(TAAKVEREISTEN)
**1)** Naar welk formaat kun je volgens het fragment over Plotly je visualisaties exporteren?
**2)** Zet het fragment over interactieve visualisaties met Plotly voort, direct na de aanroep fig1.show().

Vind de juiste experts of plaats je Data Visualization vacature
5. Plotly: Interactieve visualisaties
Waarom Plotly gebruiken?
- Interactief: Hover, zoom, pan, selectie
- Web-ready: Exporteer naar HTML, embed in websites
- Animatie: Animated plots en transitions
- 3D visualisaties: Surface plots, 3D scatter
- Dash integration: Bouw complete web apps
Basis interactieve plots
import plotly.express as px
import plotly.graph_objects as go
from plotly.subplots import make_subplots
# Sample data
df = px.data.gapminder().query("year == 2007")
# 1. Scatter plot met Plotly Express (simpele syntax)
fig1 = px.scatter(df, x="gdpPercap", y="lifeExp",
size="pop", color="continent",
hover_name="country",
size_max=60,
title="GDP per Capita vs Life Expectancy (2007)")
fig1.show()

Regels over het lokaliseren van benoemde dingen
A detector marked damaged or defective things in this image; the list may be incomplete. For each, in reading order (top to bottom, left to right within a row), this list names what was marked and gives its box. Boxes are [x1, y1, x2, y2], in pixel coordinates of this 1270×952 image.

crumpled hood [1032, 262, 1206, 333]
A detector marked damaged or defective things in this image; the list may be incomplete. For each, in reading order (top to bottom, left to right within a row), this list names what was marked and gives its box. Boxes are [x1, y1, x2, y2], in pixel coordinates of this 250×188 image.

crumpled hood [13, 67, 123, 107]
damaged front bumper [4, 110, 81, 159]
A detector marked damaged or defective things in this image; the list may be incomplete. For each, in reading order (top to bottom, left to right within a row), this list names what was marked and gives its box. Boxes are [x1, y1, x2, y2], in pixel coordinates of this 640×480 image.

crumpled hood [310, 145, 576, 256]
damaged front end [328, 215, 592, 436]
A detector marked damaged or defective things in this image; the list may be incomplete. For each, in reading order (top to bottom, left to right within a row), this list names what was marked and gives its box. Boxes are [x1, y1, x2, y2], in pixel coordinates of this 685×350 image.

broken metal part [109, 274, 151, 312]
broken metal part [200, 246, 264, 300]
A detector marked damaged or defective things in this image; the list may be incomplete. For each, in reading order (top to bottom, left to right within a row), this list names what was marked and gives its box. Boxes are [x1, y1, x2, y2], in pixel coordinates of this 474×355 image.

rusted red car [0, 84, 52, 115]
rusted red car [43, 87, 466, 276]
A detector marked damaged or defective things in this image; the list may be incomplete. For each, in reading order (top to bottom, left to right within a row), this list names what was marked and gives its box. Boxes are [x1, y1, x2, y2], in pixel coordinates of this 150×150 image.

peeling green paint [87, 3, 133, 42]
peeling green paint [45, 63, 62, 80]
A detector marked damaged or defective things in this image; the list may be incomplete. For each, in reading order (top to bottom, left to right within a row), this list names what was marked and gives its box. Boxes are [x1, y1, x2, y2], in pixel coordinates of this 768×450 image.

(ANTWOORDEN)
**1)** Naar HTML.

**2)**
# 2. Bar plot
fig2 = px.bar(df, x="continent", y="pop",
color="continent",
title="Population per Continent (2007)")
fig2.update_layout(xaxis_title="Continent",
yaxis_title="Population")
fig2.show()
# 3. Animated plot (over tijd)
df_all = px.data.gapminder()
fig3 = px.scatter(df_all, x="gdpPercap", y="lifeExp",
animation_frame="year",
animation_group="country",
size="pop", color="continent",
hover_name="country",
size_max=45,
range_x=[100, 100000],
range_y=[25, 90],
title="Life Expectancy vs GDP Over Time")
fig3.show()
Geavanceerde Plotly Graph Objects
# Complexe visualisatie met Graph Objects
fig = make_subplots(
rows=2, cols=2,
subplot_titles=('Line Plot', 'Bar Plot', 'Scatter Plot', '3D Surface'),
specs=[[{"type": "xy"}, {"type": "xy"}],
[{"type": "xy"}, {"type": "scene"}]]
)
# Data
x = np.linspace(0, 10, 100)
y1 = np.sin(x)
y2 = np.cos(x)
# 1. Line plot
fig.add_trace(
go.Scatter(x=x, y=y1, mode='lines', name='sin(x)',
line=dict(color='blue', width=2)),
row=1, col=1
)
# 2. Bar plot
fig.add_trace(
go.Bar(x=['A', 'B', 'C', 'D'],
y=[10, 20, 15, 25],
name='Bar Data',
marker_color=['red', 'green', 'blue', 'orange']),
row=1, col=2
)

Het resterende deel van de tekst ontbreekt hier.